We as developers often forget our own guidelines and best practices, just because doing something right would be too much work. The WCF service now needs to communicate with another external system? Not a problem, just inject that interface (of course an interface, what do you think we are, amateurs?!) in the constructor (it already takes 9, but surely we can fit one more in there)! Code code code, debug debug debug, fix fix fix, debug debug debug, run, done. What did we forget? Of course, the damn unit tests! Now they are all broken because the new interface needs to be mocked and its behavior stubbed. And hey, didn’t we have that unit testing guy around? Let him fix it!
Which brings me to the actual point (if there is any) of this rant. It’s not just about unit testing. It’s about everything else too. I just tend to defend unit testing more because I am one of those who had seen the light, and I know exactly when to apply (or not) what I’ve learned. I have been practicing unit testing and TDD for years, but only recently had an epiphany. See, I always thought the problem with the term unit tests was the word test – people simply misunderstand the purpose of this – it’s not really testing anything, it is supposed to expose all the problems with using your API. Unit testing novices almost always will attempt to write the tests for the code they just wrote and will beat it into submission, until it passes. By that time, they have spent 20 minutes sweating, swearing and writing a very long test method, which has no real benefit or value.

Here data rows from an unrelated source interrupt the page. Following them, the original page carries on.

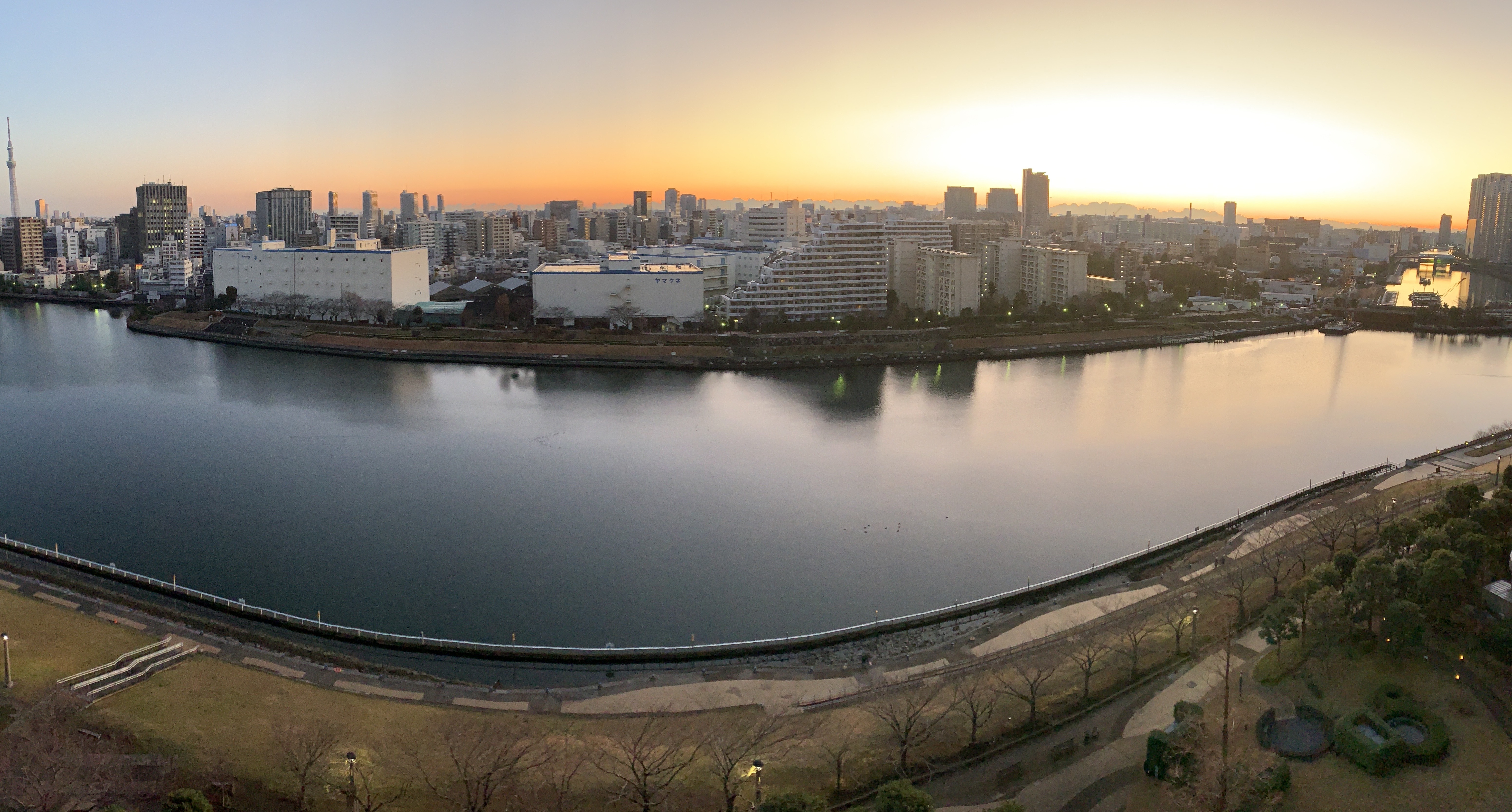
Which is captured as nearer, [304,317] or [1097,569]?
[1097,569]

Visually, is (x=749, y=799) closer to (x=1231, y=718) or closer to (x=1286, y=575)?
(x=1231, y=718)

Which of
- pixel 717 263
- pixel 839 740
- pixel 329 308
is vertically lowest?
pixel 839 740

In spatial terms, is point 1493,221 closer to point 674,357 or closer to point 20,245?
point 674,357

I came to realize the real problem with the concept of unit testing. This realization came to me shortly after seeking help (see? I am constantly learning!) on refactoring a mess of a WCF service. Steven (@dot_NET_Junkie) posted an amazing, incredibly-detailed answer on how to approach this type of refactoring. By actually breaking responsibilities into smaller, self-contained components, or units, it suddenly became clear to me that the problem might actually be with the word unit itself – it is not a unit of work or a method or even a class, as it is often defined, but rather a level of abstraction. When all you have is a giant Manager class that takes 9 dependencies, and just one public method, the only possible way you can write a unit test for it is by directly invoking those dependencies – in essence, writing tests for the implementation details of the Manager class, and that’s a big no-no in unit testing – you should not write tests for the implementation details. This is why by adding a 10th dependency to the Manager class, you suddenly have to modify all your other tests to wire this dependency in, and mock it until it fits. This is why tests break and they become hard to write and maintain – they are not testing at the right level of abstraction, not at a unit level.
In this order: Better abstractions lead to better design. Better design leads to better unit tests. Better unit tests lead to quicker responsiveness to change. Quicker responsiveness to change leads to predictable release cycles of working software. And isn’t it what it’s all about?